**EXERCISE INSTRUCTIONS:**
Answer these questions using the text on the individual health insurance mandate below.
(a) What is the tax penalty called that people may owe if they don't get minimum essential coverage?
(b) What share of annual household income must an employer-sponsored health plan cost before it counts toward an exemption?
(c) Besides a health insurance exchange, where must some exemptions be claimed?
[[ TEXT EXCERPT open ]]
The Affordable Care Act’s individual shared responsibility provision, aka the “individual mandate,” requires most Americans to have health insurance.
Those who fail to obtain minimum essential coverage – an Obamacare plan or other major medical policy either through an employer or on the private market – may owe a tax penalty known as the individual shared responsibility payment.
There are two ways to avoid paying this penalty:
- Get an exemption or
- Get an ACA-compliant insurance plan (one that includes the necessary minimum essential coverages) outside of the open enrollment period.
Can you get an Obamacare exemption?
Some circumstances may make you exempt from the individual shared responsibility payment. For example, if you:
- Have income below the return-filing threshold
- Have access to an employer-sponsored health plan that is more than 8 percent of your annual household income
- Are a U.S. citizens living abroad
- Are a member in a federally recognized Indian tribe
- Are incarcerated
- Live in a state that did not expand Medicaid
Some exemptions must be obtained through a state-based or federally facilitated health insurance exchange while others must be claimed on your federal tax return.
Qualifying for an exemption isn’t all good news…
If you qualify for an exemption add a lower cost alternative health plan
Qualifying for an exemption shields you from the tax penalty, but not from costs you might incur should you require medical care.
Whether or not you qualify for an exemption, it’s a smart financial move to obtain alternative health insurance coverage until you can secure minimum essential coverage either through a special enrollment period or next year’s open enrollment period.
[[ TEXT EXCERPT closed ]]
[[ DATA PROVIDED open ]]
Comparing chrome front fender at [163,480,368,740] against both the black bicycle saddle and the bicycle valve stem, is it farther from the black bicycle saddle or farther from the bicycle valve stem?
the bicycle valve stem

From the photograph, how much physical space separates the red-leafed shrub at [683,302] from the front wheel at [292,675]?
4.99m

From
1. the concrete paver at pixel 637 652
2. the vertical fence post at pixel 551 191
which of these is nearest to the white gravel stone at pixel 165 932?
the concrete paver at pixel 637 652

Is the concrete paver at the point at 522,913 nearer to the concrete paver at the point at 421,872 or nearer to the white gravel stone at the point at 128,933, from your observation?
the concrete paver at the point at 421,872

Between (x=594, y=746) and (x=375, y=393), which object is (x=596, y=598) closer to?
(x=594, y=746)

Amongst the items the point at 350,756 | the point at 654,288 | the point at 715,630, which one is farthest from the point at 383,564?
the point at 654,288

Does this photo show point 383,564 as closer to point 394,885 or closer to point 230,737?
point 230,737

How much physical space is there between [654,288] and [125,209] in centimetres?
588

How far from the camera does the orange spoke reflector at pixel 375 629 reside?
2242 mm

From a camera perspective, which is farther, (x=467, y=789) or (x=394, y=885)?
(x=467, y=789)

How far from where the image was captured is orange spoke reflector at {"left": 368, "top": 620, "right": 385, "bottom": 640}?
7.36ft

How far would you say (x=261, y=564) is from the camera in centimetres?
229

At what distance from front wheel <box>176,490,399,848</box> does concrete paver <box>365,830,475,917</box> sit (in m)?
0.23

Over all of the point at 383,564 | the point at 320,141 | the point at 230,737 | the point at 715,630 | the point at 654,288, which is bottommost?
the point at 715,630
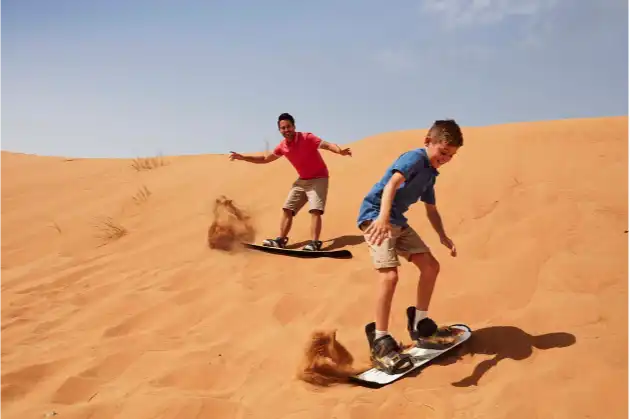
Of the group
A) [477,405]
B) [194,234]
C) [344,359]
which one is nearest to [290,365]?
[344,359]

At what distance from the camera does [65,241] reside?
262 inches

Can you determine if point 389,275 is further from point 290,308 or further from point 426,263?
point 290,308

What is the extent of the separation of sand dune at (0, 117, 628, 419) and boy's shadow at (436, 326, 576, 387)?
0.01m

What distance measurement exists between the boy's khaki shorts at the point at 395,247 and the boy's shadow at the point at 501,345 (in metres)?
0.63

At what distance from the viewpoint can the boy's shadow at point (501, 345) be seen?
300 centimetres

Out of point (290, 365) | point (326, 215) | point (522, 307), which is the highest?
point (326, 215)

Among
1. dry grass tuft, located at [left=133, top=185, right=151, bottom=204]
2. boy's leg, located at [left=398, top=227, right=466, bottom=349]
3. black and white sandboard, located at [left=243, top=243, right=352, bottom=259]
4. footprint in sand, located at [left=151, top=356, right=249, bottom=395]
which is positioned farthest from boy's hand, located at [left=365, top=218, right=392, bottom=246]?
dry grass tuft, located at [left=133, top=185, right=151, bottom=204]

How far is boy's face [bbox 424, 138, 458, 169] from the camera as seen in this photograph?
3131 millimetres

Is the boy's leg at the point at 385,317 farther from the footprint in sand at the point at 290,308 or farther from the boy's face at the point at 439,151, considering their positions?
the footprint in sand at the point at 290,308

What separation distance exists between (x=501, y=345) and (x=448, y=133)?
1289mm

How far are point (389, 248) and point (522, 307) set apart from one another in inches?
42.6

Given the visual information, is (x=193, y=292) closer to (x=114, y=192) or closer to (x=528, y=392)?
(x=528, y=392)

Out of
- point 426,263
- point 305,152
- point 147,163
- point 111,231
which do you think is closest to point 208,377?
point 426,263

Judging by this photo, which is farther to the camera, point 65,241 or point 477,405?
point 65,241
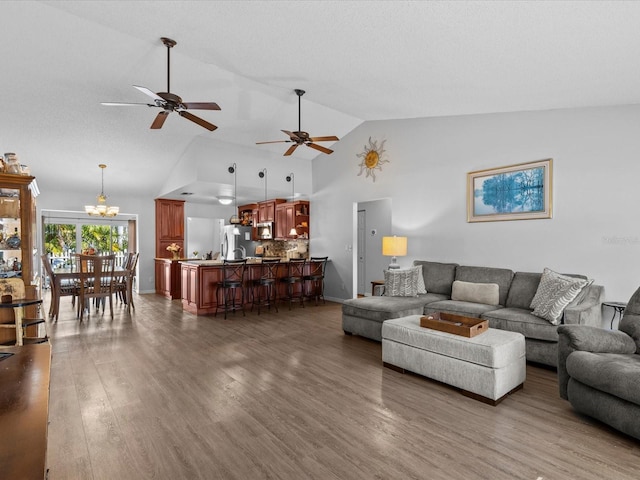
[[ DATA PROVIDED closed ]]
**EXERCISE ANSWER:**
(a) The individual shared responsibility payment.
(b) More than 8 percent.
(c) On the federal tax return.